Re: Investigate test failures: Build 189

Posted by Darrel Schneider <ds...@pivotal.io>.
I the first one different? It looks like GEODE192:
Caused by:
com.gemstone.gemfire.cache.TransactionDataNodeHasDepartedException: Could
not connect to member:lucene1-us-west(18211)<v81>:18779
at
com.gemstone.gemfire.internal.cache.execute.TransactionFunctionService.onTransaction(TransactionFunctionService.java:82)
at
com.gemstone.gemfire.internal.cache.ClientServerTransactionDUnitTest$99.call(ClientServerTransactionDUnitTest.java:2748)


On Wed, Aug 19, 2015 at 11:49 AM, Ashvin A <aa...@gmail.com> wrote:

> Hi,
>
> The latest nightly build is reporting 4 test failures. These tests do not
> fail when I run them locally. Based on a quick search it also seems these
> tests failed for the first time and are not related to recent code changes.

####

**What to work on:**
a) Which fully qualified Java class names appear in the stack trace of the Build 189 thread?
b) In the Build 189 thread, how many test failures is the latest nightly build reporting?
c) Carry on the Build 189 test-failure thread from its last line.
You won't need the listing for any of this.

**Input data:**
####

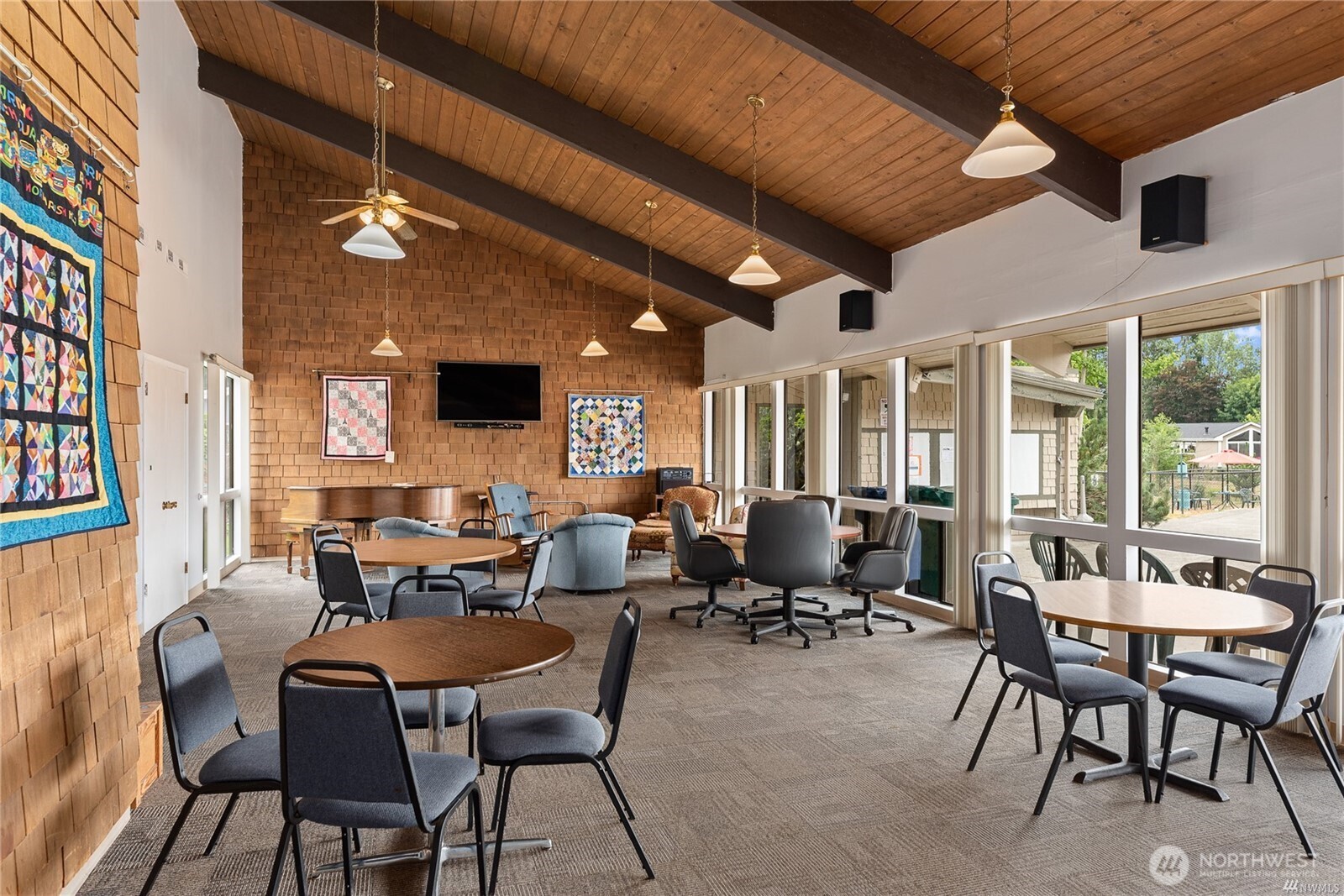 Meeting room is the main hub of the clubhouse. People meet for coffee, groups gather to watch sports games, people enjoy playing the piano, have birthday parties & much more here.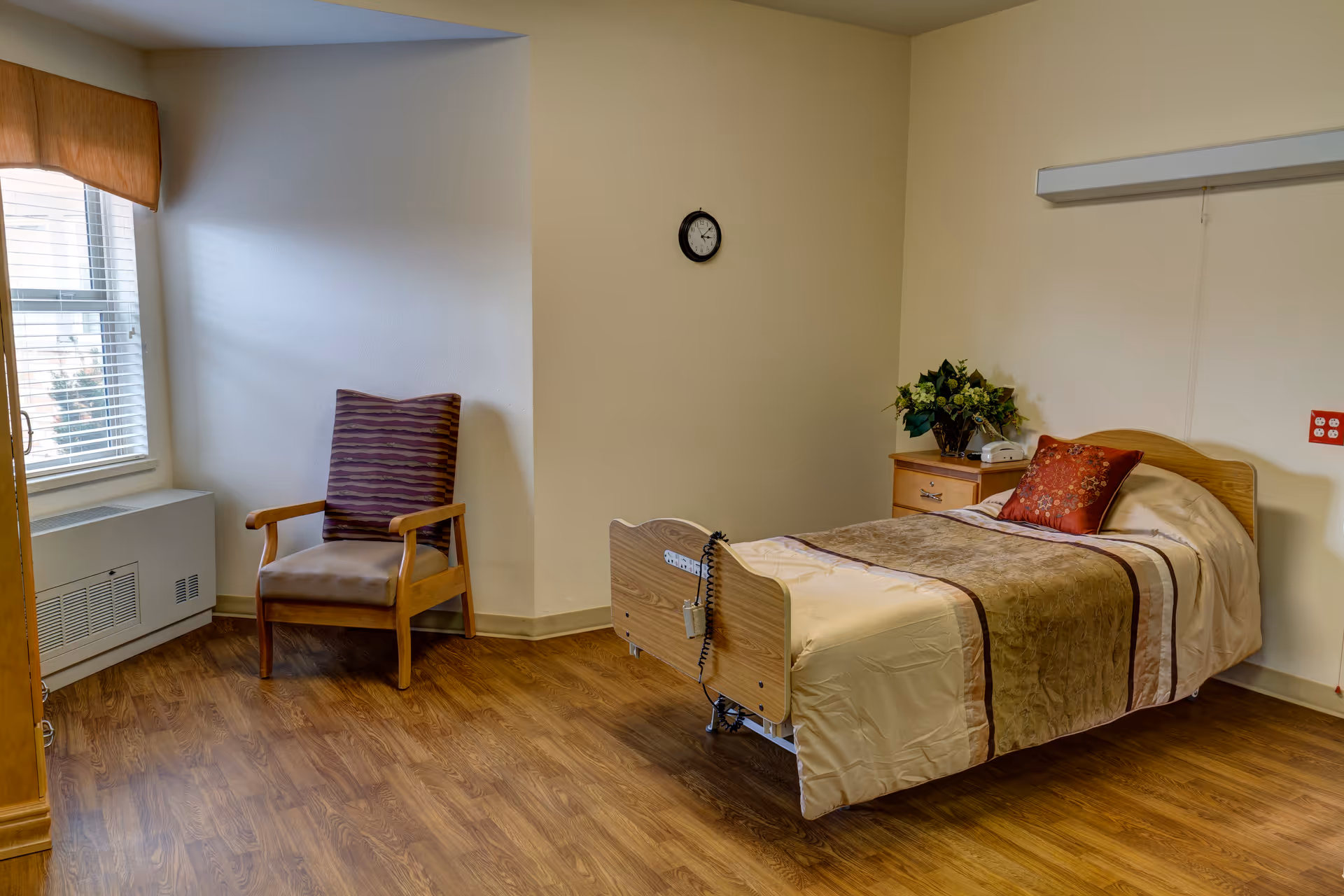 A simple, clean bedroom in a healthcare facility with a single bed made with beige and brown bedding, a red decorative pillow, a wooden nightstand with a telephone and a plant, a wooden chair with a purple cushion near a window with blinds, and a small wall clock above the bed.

####

**Responses:**
a)
com.gemstone.gemfire.cache.TransactionDataNodeHasDepartedException
com.gemstone.gemfire.internal.cache.execute.TransactionFunctionService
com.gemstone.gemfire.internal.cache.ClientServerTransactionDUnitTest$99

b) Four test failures.

c)
>
>    1. c.g.g.i.c.ClientServerTransactionDUnitTest.testClientCommitFunction
>    2. c.g.g.i.c.ConnectDisconnectDUnitTest.testManyConnectsAndDisconnects
>    3.
>
>  c.g.g.i.c.PartitionedRegionAsSubRegionDUnitTest.testSubRegionLocalDestroyRegion
>    4. c.g.g.i.c.PartitionedRegionAsSubRegionDUnitTest.testSubRegionClose
>
>
> All these failures have similar error message:
>
> Found suspect string in log4j at line 1430
>     com.gemstone.gemfire.cache.RegionDestroyedException:...
>
> Can I conclude these failures are caused by some build hardware issue? Are
> there any other artifacts I could look at for additional details.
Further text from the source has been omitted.